§ **ABOUT THIS TASK**: Every entry should be given again exactly, with nothing dropped.

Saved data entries
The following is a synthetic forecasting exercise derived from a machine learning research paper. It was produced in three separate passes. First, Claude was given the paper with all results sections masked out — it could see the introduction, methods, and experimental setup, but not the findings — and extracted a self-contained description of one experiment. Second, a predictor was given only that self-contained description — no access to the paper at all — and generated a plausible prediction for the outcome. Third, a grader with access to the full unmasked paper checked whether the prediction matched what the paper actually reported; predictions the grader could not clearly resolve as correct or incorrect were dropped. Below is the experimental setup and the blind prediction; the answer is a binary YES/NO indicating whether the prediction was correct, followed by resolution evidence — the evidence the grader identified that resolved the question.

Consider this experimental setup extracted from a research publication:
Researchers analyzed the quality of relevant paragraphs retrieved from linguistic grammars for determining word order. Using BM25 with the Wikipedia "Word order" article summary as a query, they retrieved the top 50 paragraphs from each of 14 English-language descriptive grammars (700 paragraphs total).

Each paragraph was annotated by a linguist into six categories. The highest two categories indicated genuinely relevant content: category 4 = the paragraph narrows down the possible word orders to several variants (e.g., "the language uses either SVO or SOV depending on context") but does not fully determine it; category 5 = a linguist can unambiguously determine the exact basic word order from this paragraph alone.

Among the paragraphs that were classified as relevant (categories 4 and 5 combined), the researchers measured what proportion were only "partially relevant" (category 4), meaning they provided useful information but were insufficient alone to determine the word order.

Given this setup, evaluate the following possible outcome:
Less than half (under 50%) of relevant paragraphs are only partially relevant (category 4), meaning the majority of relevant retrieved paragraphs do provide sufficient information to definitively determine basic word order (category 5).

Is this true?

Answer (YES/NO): YES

§ **TASK SOLUTION**:
The following is a synthetic forecasting exercise derived from a machine learning research paper. It was produced in three separate passes. First, Claude was given the paper with all results sections masked out — it could see the introduction, methods, and experimental setup, but not the findings — and extracted a self-contained description of one experiment. Second, a predictor was given only that self-contained description — no access to the paper at all — and generated a plausible prediction for the outcome. Third, a grader with access to the full unmasked paper checked whether the prediction matched what the paper actually reported; predictions the grader could not clearly resolve as correct or incorrect were dropped. Below is the experimental setup and the blind prediction; the answer is a binary YES/NO indicating whether the prediction was correct, followed by resolution evidence — the evidence the grader identified that resolved the question.

Consider this experimental setup extracted from a research publication:
Researchers analyzed the quality of relevant paragraphs retrieved from linguistic grammars for determining word order. Using BM25 with the Wikipedia "Word order" article summary as a query, they retrieved the top 50 paragraphs from each of 14 English-language descriptive grammars (700 paragraphs total).

Each paragraph was annotated by a linguist into six categories. The highest two categories indicated genuinely relevant content: category 4 = the paragraph narrows down the possible word orders to several variants (e.g., "the language uses either SVO or SOV depending on context") but does not fully determine it; category 5 = a linguist can unambiguously determine the exact basic word order from this paragraph alone.

Among the paragraphs that were classified as relevant (categories 4 and 5 combined), the researchers measured what proportion were only "partially relevant" (category 4), meaning they provided useful information but were insufficient alone to determine the word order.

Given this setup, evaluate the following possible outcome:
Less than half (under 50%) of relevant paragraphs are only partially relevant (category 4), meaning the majority of relevant retrieved paragraphs do provide sufficient information to definitively determine basic word order (category 5).

Is this true?

Answer (YES/NO): YES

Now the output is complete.